Em 26/08/2010 às 15:17

Apesar de já diagnosticados com câncer, 60% dos fumantes não conseguem largar o cigarro, de acordo com levantamento realizado pelo Instituto do Câncer do Estado de São Paulo “Octavio Frias de Oliveira” (Icesp).

“Infelizmente a grande maioria relata dificuldades para abandonar o cigarro, mesmo após receberem o diagnóstico de câncer. Mas é fundamental que essa realidade mude, não só por melhorar a qualidade de vida das pessoas como para ajudar na luta contra a doença”, alerta Frederico Leon Arrabal Fernandes, médico pneumologista do Icesp.

Neste ano, os atendimentos realizados no Icesp mostraram que 35% dos pacientes, ou um em cada três, afirmam serem tabagistas no momento em que ingressam na unidade para realizar o tratamento.

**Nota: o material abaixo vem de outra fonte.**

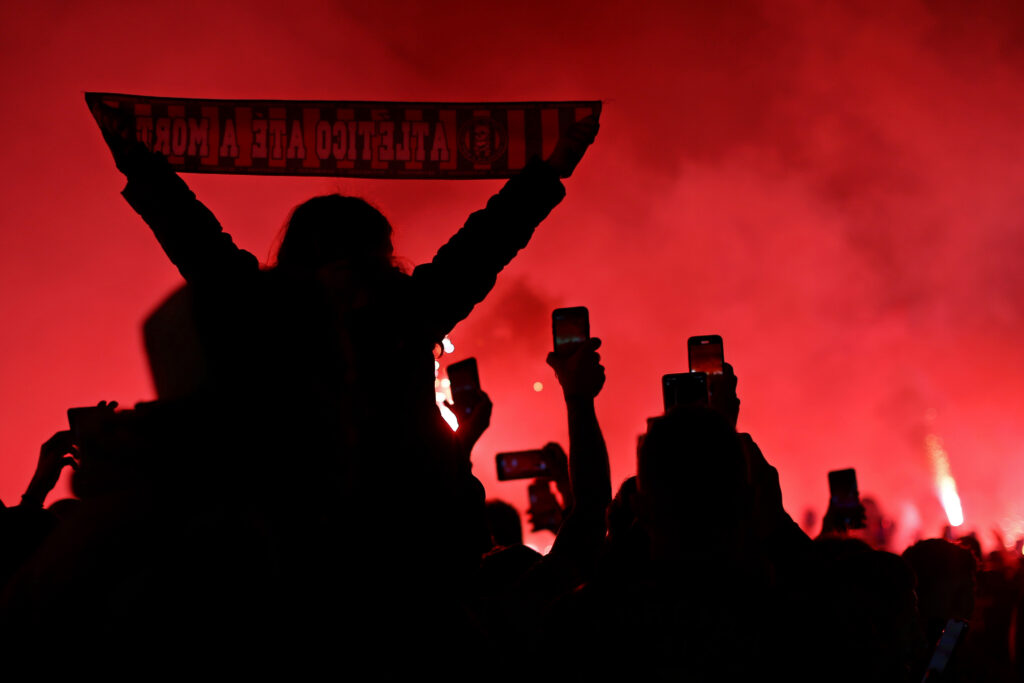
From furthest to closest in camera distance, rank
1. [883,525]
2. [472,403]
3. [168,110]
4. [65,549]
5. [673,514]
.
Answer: [883,525]
[168,110]
[472,403]
[673,514]
[65,549]

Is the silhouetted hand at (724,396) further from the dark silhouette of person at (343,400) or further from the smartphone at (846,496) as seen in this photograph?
the smartphone at (846,496)

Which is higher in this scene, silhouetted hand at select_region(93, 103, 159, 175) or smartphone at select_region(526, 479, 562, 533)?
silhouetted hand at select_region(93, 103, 159, 175)

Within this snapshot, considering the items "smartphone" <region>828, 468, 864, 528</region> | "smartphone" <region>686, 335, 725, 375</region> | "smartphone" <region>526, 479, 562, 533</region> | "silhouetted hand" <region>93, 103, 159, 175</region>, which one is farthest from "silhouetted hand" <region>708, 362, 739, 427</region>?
"smartphone" <region>828, 468, 864, 528</region>

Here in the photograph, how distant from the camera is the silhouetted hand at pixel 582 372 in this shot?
7.07ft

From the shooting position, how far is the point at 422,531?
1334 mm

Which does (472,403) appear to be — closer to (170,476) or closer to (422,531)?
(422,531)

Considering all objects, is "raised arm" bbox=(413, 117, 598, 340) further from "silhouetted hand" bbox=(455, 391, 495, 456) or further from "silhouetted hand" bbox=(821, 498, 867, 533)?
"silhouetted hand" bbox=(821, 498, 867, 533)

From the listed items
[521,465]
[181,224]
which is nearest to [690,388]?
[521,465]

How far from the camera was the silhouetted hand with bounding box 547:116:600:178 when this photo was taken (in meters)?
2.09

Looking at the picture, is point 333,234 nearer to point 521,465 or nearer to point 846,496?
point 521,465

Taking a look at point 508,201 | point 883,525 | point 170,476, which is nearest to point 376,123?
point 508,201

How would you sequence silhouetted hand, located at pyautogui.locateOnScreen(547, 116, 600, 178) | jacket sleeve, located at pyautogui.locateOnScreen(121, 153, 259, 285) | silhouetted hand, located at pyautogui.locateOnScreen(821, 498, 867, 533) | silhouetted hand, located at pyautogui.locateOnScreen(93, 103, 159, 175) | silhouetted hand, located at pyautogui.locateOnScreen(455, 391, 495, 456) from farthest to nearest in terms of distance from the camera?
silhouetted hand, located at pyautogui.locateOnScreen(821, 498, 867, 533), silhouetted hand, located at pyautogui.locateOnScreen(455, 391, 495, 456), silhouetted hand, located at pyautogui.locateOnScreen(547, 116, 600, 178), silhouetted hand, located at pyautogui.locateOnScreen(93, 103, 159, 175), jacket sleeve, located at pyautogui.locateOnScreen(121, 153, 259, 285)

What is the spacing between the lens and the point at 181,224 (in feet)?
5.12

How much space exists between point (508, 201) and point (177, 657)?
1.14 m
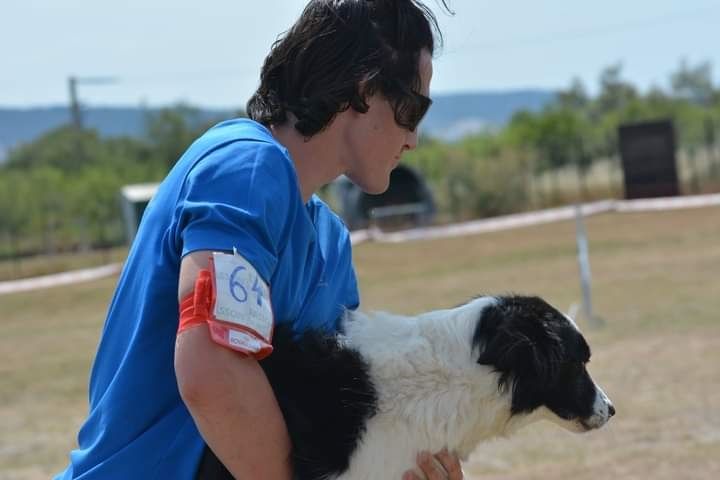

Para incentivar os fumantes a largarem o vício e diminuir o desconforto da abstinência, é oferecido tratamento para os pacientes internados, como a distribuição de gomas de nicotina e adesivos, que são as duas formas mais indicadas durante o período de internação. Porém, ainda é perceptível a dificuldade para abandonar o cigarro, mesmo após descobrirem a doença e conhecerem todos os males provocados pelo tabagismo.

Efeitos

Para quem luta contra o câncer, os efeitos nocivos que o cigarro provoca são extremamente prejudiciais. O tabagismo dificulta a cicatrização, prejudicando pacientes submetidos à cirurgia oncológica. Além disso, eleva a pressão arterial e o risco de doenças cardiovasculares e infecções respiratórias. A função pulmonar também é altamente afetada, o que pode aumentar o risco de complicações durante o período de radioterapia, por exemplo.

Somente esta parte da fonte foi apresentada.